Beau Willimon'un Farragut North isimli oyunundan yazarın kendisi, Grant Heslov ve Clooney tarafından senaryoya uyarlanan film Clooney'nin yönetmen olarak dördüncü uzun metraj filmi.
Amerika'nın en son Obama'yla yaşadığı ve aslında neredeyse her yerde tüm seçimlerde yaşanan hayalkırıklığını, bu oyunun oynanma şekliyle olduğu kadar bundan başka kazanma yolunun da olmamasıyla açıklıyor film. Hikayede odaklanılan ana olaylar meydana gelip gelişirken arka planda sürekli olarak kampanya dahilinde yapılan ve bolca "demokrasi, özgürlük, dürüstlük, ileri, gelecek" gibi sözcük ve kavramları içeren konuşmaların asansör müziği tavrı ve tadında sunulmuş olması da bence filmi güzelleştiren en önemli detaylardan birisi. Ve tabi sadece birisinin bile bir filmde oynuyor olması benim için o filmi izleme nedeniyken bu oyuncuların bir araya geldiği bir filmi izlemeye olumlu bir önyargıyla başlamam gayet normal sanırım.
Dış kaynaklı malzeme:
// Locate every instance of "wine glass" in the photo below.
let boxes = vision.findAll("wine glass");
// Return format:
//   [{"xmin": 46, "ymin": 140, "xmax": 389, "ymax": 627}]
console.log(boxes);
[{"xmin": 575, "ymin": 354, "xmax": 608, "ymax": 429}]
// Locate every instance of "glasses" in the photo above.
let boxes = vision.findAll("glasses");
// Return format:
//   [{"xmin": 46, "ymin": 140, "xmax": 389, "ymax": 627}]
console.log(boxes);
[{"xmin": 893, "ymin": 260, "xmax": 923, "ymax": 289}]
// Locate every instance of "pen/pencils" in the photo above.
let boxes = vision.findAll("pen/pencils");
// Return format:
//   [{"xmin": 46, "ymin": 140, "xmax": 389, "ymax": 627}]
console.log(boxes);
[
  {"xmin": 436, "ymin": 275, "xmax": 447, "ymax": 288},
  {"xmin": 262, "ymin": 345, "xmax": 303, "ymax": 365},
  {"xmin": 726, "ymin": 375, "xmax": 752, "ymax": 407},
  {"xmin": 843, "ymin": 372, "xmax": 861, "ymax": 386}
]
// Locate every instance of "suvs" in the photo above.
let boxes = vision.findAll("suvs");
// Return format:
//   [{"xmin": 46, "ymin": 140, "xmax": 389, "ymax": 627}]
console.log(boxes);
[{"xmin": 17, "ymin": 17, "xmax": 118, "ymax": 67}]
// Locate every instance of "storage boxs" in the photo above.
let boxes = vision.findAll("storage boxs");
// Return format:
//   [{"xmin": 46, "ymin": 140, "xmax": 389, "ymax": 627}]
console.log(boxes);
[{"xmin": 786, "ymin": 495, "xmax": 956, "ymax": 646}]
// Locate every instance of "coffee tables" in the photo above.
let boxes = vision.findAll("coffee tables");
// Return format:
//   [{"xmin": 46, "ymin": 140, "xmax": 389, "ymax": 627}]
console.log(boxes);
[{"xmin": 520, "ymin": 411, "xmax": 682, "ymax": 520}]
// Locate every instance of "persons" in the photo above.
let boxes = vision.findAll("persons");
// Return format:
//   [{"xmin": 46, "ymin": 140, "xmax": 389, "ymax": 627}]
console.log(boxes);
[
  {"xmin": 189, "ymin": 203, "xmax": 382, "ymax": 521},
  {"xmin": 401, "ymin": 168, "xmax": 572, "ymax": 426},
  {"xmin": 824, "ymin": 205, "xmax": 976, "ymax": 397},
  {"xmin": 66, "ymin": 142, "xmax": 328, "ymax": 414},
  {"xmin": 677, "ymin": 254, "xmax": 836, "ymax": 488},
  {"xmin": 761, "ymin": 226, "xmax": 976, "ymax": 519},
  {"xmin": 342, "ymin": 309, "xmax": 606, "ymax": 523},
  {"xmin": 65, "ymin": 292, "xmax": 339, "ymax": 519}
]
Ha elbette çok önemli oyuncuların bir araya gelmesiyle çekilen çok kötü filmlere verilebilecek örnekler gayet fazla ancak burada başlıbaşına Philip Seymour Hoffman ve Paul Giamatti ikilisi yeter zaten. Yanlarında da Evan Rachel Wood -gibi bir güzellik-, Marisa Tomei, Jeffrey Wright, Ryan Gosling ve -dünya genelinde daha çok yakışıklılığıyla, Amerika'daysa bunun yanında bir de siyasi tavrıyla daha fazla öne çıkıyor olsa da oyunculuğu adına yorum yapmaya gerek olmayan- George Clooney olunca o klişe güçlü oyuncu kadrosu tabiri ortaya çıkıyor. Sonuç olarak The Ides of March, bir önseçimin arkaplanı aracılığıyla politika ve tahmin edilebilir kokuşmuşluğunu konu edinen sürükleyici ve güzel bir film. Aynı zamanda son yıllarda gördüğüm en güzel film afişlerinden birine sahip olduğunu da eklemeliyim.
- Bu saçmalığa gerçekten de inanıyorsun, tüm bu ülkeyi kurtarma fikrine.
- Ida, ben saf değilim, tamam mı? Birçok insanın 40 yaşına kadar ulaşacağı kampanya sayısından daha çok kampanyada çalıştım. Sana söylüyorum: İşte bu o!
- Bu fikre saplantı yaptın değil mi?
- Aynen öyle. Bundan gayet memnunum ayrıca. Bak; anketlerde önde gidiyor olması veya gerekli ekipmana sahip olup olmadığı umrumda değil. Gerçek şu ki; insanların hayatlarında hakikaten değişiklik yapabilecek tek kişi o. Ondan nefret edenler için bile. Mike Morris'in başkan olmasının kendisinden çok bizim için önemi var. Kazanamayacağı düşüncesi sikimde değil; kazanmak zorunda.
- Yoksa n'olur? Dünya alt üst mü olur? Hiçbir önemi olmaz. Zerre kadar. Sabah kalkıp işe giden, yemek yiyip uyuyan kimsenin hayatında hiçbir değişiklik olmaz. Yine işlerine giderler. Senin adamın kazanırsa Beyaz Saray'da bir işin olur. Kaybederse, K Caddesi'ndeki bir danışmanlık firmasına dönersin. Bu kadar! Bu adam için bu kadar heyecanlanmadan önce bunları bilirdin. Mike Morris bir politikacı. İyi, hoş biri. Hepsi öyledir zaten! Seni hayal kırıklığına uğratacak. Er ya da geç.